Jan Hendrik Wübbeler scite author profile

This review outlines information about the Gram-negative, aerobic bacterium Variovorax paradoxus. The genomes of these species have G+C contents of 66.5-69.4 mol%, and the cells form yellow colonies. Some strains of V. paradoxus are facultative lithoautotrophic, others are chemoorganotrophic. Many of them are associated with important catabolic processes including the degradation of toxic and/or complex chemical compounds. The degradation pathways or other skills related to the following compounds, respectively, are described in this review: sulfolane, 3-sulfolene, 2-mercaptosuccinic acid, 3,3'-thiodipropionic acid, aromatic sulfonates, alkanesulfonates, amino acids and other sulfur sources, polychlorinated biphenyls, dimethyl terephthalate, linuron, 2,4-dinitrotoluene, homovanillate, veratraldehyde, 2,4-dichlorophenoxyacetic acid, anthracene, poly(3-hydroxybutyrate), chitin, cellulose, humic acids, metal-EDTA complexes, yttrium, rare earth elements, As(III), trichloroethylene, capsaicin, 3-nitrotyrosine, acyl-homoserine lactones, 1-aminocyclopropane-1-carboxylate, methyl tert-butyl ether, geosmin, and 2-methylisoborneol.
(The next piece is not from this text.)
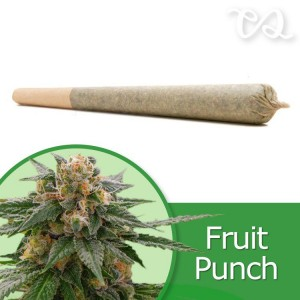 Fruit Punch Pre-Rolled Cone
Strains of V. paradoxus are also engaged in mutually beneficial interactions with other plant and bacterial species in various ecosystems. This species comprises probably promising strains for bioremediation and other biotechnical applications. Lately, the complete genomes of strains S110 and EPS have been sequenced for further investigations.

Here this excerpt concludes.